I’m Paul, a pug-loving scientist living in San Francisco. A main interest of mine is the language and statistics of causation. Does A cause B? With what strength? Through what path? My PhD dissertation explored a sub-field of causal inference known as quantitative bias analysis. Bias analysis in causal inference research involves applying quantitative assumptions of various potential sources of bias and seeing how this would impact the final causal estimate of effect. I found this area particularly attractive because it allows for greater transparency in Epidemiological studies. This allows researchers to go beyond mere speculation of potential biases. It also allows for a much more realistic estimate of the uncertainty in the results by quantifying the combined impact of both random error and systematic error.
In the world of programming, I fell in love with the idea of open-source R & python packages that can be downloaded by anyone throughout the world. I made it my mission during my PhD to somehow incorporate package development work into my dissertation. The result of this work was a tool called multibias
that allows for the simultaneous adjustment of multiple biases in causal inference. A few years later, I gave it a new coat of paint and finally got the package accepted into CRAN (The Comprehensive R Archive Network). I am continually maintaining and promoting this package with the goal of getting more mainstream adoption of bias analysis.
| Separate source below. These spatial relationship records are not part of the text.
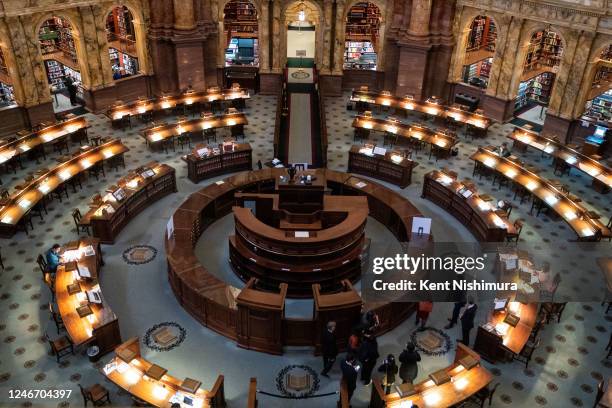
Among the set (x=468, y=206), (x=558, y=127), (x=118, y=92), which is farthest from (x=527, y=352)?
(x=118, y=92)

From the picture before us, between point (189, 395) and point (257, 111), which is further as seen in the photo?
point (257, 111)

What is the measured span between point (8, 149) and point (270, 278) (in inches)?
437

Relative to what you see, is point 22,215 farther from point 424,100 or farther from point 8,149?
point 424,100

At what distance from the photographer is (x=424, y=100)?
26297 mm

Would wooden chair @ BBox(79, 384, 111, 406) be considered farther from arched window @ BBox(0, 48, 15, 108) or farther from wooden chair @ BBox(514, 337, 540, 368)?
arched window @ BBox(0, 48, 15, 108)

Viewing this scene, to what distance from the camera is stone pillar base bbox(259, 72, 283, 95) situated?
27.2 metres

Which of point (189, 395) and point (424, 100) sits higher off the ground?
point (424, 100)

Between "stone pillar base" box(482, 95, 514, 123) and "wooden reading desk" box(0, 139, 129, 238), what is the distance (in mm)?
15890

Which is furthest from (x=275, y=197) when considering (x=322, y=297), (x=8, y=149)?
(x=8, y=149)

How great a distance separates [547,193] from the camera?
57.8ft

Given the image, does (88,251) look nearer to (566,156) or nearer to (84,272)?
(84,272)

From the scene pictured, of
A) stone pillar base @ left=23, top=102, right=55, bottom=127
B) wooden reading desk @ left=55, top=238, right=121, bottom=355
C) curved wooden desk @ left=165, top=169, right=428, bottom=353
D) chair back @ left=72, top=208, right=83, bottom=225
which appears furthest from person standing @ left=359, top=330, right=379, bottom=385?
stone pillar base @ left=23, top=102, right=55, bottom=127

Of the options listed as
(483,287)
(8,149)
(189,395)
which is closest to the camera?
(189,395)

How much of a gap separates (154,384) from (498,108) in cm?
1975
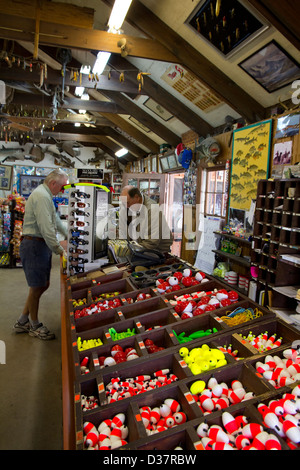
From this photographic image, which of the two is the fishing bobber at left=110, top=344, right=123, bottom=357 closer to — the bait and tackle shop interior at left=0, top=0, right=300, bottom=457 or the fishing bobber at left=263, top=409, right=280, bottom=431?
the bait and tackle shop interior at left=0, top=0, right=300, bottom=457

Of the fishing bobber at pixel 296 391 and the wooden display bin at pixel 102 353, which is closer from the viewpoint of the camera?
the fishing bobber at pixel 296 391

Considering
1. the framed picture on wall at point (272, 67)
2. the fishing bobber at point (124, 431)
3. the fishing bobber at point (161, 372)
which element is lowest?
the fishing bobber at point (124, 431)

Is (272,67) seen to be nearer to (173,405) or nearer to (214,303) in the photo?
(214,303)

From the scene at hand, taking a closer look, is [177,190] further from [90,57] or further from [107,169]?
[107,169]

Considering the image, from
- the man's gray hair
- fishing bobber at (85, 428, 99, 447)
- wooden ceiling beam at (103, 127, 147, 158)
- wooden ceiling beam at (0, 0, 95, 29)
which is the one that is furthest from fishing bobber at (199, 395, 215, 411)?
wooden ceiling beam at (103, 127, 147, 158)

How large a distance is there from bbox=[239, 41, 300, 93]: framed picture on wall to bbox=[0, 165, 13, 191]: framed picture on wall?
11017mm

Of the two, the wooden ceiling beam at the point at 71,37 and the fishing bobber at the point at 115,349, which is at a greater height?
the wooden ceiling beam at the point at 71,37

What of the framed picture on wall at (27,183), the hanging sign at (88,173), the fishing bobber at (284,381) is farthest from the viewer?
the framed picture on wall at (27,183)

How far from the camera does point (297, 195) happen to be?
3.02 metres

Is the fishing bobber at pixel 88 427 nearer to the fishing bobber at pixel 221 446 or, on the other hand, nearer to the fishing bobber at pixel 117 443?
the fishing bobber at pixel 117 443

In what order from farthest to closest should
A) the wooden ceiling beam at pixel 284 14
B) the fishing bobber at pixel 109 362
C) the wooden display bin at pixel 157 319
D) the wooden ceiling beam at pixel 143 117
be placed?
the wooden ceiling beam at pixel 143 117 < the wooden ceiling beam at pixel 284 14 < the wooden display bin at pixel 157 319 < the fishing bobber at pixel 109 362

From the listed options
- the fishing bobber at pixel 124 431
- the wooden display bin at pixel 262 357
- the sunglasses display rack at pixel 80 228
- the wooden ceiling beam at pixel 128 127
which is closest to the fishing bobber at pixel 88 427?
the fishing bobber at pixel 124 431

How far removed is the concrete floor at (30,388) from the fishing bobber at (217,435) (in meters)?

Another emergent passion of mine is the world of blockchains, particularly ethereum, the world’s first programmable blockchain. Having an entire decentralized network of permissionless applications is endlessly fascinating to me, in much the same way that open source R & python packages are. There’s something special about being able to make an application that essentially lasts forever. As a data scientist, I’m exploring ways to make it easier to query useful information from these different chains. I may also dig deeper into quantifying the decentralization of each network.
Throughout my journey, I’ve maintained a passion for baseball analytics. I have been doing competitive fantasy baseball for over 15 years and thrive in the competitive, analytical environment. During graduate school I always chose baseball as the subject for biostatistics class projects. I’ve also contributed a bit to Pitcher List, which has a very fun and welcoming community. I will continually return to baseball data as an outlet to explore and learn new data science concepts. If this work happens to create insights that help my fantasy baseball team - that’s a win-win!